Show there exists an isomorphism

Question

$T: V\rightarrow \!\,V$ is a linear operator on a finite-dimensional vector space $V$, and the map $ψ : W\rightarrow \!\,W$ is a linear operator on $W$.

$\dim(W) = \dim(V)$ and $W$ is a subspace of $V$,

The question is, show that there is an isomorphism $φ:V\rightarrow \!\,W$ such that $φ(T(v)) = ψ(φ(v))$

I thought if $\dim(W) = \dim(V)$ and $W$ is a subspace of $V$, then $W=V$. I worked my way to the point that I have $T(v)=ψ(v)$. Then I am stuck. From $T(v)=ψ(v)$, how can I show there is an isomorphism? I want to show there is an isomorphism $φ$ such that $φψ=ψφ$. I think I am missing something very fundamental. Thank you!

Answer 1

This is not true for $T=0$ if $\psi \ne 0$.

Answer 2

As you found out, $W=V$ follows. But then the question is equivalent to asking if $T$ and $\psi$ (both $V\to V$) are similar. This is clearly not true for arbitrary $T,\psi$.

Answer 3

You cannot always find such an isomorphism.

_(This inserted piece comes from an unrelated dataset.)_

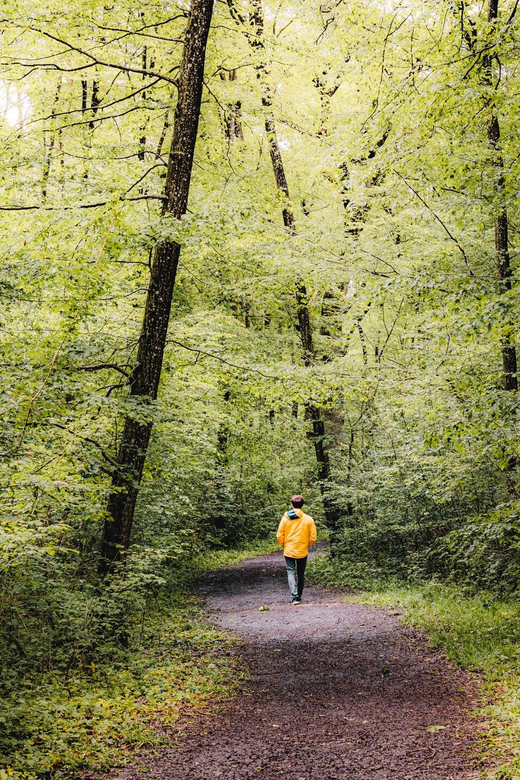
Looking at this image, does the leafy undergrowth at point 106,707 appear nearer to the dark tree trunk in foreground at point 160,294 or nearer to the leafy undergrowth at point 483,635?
the dark tree trunk in foreground at point 160,294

Like you noted, if $W \subseteq V$ and $\dim W = \dim V$ then $W = V$. Thus, you are given two linear maps $T,\psi \colon V \rightarrow V$ and you are asked to find a linear isomorphism $\varphi \colon V \rightarrow V$ such that $\varphi \circ T = \psi \circ \varphi$, or, equivalently, that $\varphi \circ T \circ \varphi^{-1} = \psi$. This can be done if and only if $T$ and $\psi$ are similar.